Where better to start than at the bottom? A relatively new phenomenon in grooming, anal skin bleaching has been made famous by Kourtney Kardashian admitting she’d bleached hers, and Maya Rudolph screaming “I love my new asshole!” in Bridesmaids. We’re OK with ours the way it is, thanks, but if you did want to brighten your bum hole, EF Medispa offers an ‘Intimate Peel’ (from £350, efmedispa.com) which involves applying a solution that ‘improves hyperpigmentation (darkened skin) around the anus’. It shouldn’t hurt, but might feel a bit tender, and requires four 30-minute treatments and home-care.
You might be lucky enough to get through your teens without a single pimple, but B-acne (AKA back acne) can sneak up on any of us, rather unfairly, at any age. Less likely to be caused by hormones, it’s usually triggered by a pore-clogging cocktail of excess sebum, dead skin cells and sweat from regular exercise (we KNEW it was bad for us). Second to quitting the gym, the best way to tackle it is with pore-clearing, exfoliating acids. Try pre-soaked pads (Glow Peel Pads, £24, Pixi) and a little flexibility or salicylic body washes.
Cranberry juice will likely remind you of one of two things: £5 jugs of it mixed with cheap vodka at your student union, or painful, crippling cystitis. Or both, potentially. Often the result of frequent sex (the most common cause), this burning urinary tract infection will affect one in three women under 24 and is best treated with antibiotics. There’s actually little evidence to suggest drinking alkaline fluids, such as cranberry juice, reduces symptoms, so save that for your cocktail and let lots of water do the flushing out instead.

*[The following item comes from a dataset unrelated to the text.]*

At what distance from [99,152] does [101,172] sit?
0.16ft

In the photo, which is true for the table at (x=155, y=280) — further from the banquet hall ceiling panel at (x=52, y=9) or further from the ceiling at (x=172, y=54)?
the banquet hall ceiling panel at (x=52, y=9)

We’ve read enough articles to know we all masturbate: case closed. But how about a new way to do it? Fun! The world’s first ‘sonic clitoral stimulator’ (Sona, £129, lelo.com) is not a hedgehog shaped sex toy for retro gaming fans, but is in fact a massager that uses sonic waves and pulses, rather than physical vibrations. It also stimulates the entire clitoris, not just the outside part it touches (which would be only around 25%). It has eight settings, is completely waterproof, and – since it doesn’t rely on ‘buzzing’ – is almost totally silent. Happy birthday to us.
A hopeless romantic, Henry VIII could turn anything – even earwax removal – into a couple’s activity. During his courtship
with Anne Boleyn he gave her a gold ‘ear scoop’ for tackling hers. When that didn’t work? Well, we all know how that one ended… This sticky stuff might seem a bit icky, but it’s actually helping to protect and clean your ear canals. It can clog up a bit, but cotton buds will likely just push it further down. A safer way to tackle a build-up is to hit up a specialist doctor for microsuction, where a teeny-tiny ear hoover is used to clear the wax (from £60, hearology.uk) or irrigation, which flushes the gunk out with water (make an appointment with your GP).
Discharge isn’t just normal, it’s vital. Just like earwax (but in a VERY different hole), it keeps your precious bits clean, moist and infection free. Texture wise, it should be clear or whitish, watery or a bit stringy. Check in with your GP if there’s a fishy smell, cottage cheesy texture, or cappuccino-like frothiness. And huge apologies if we’ve just ruined your favourite baked-potato topping forever.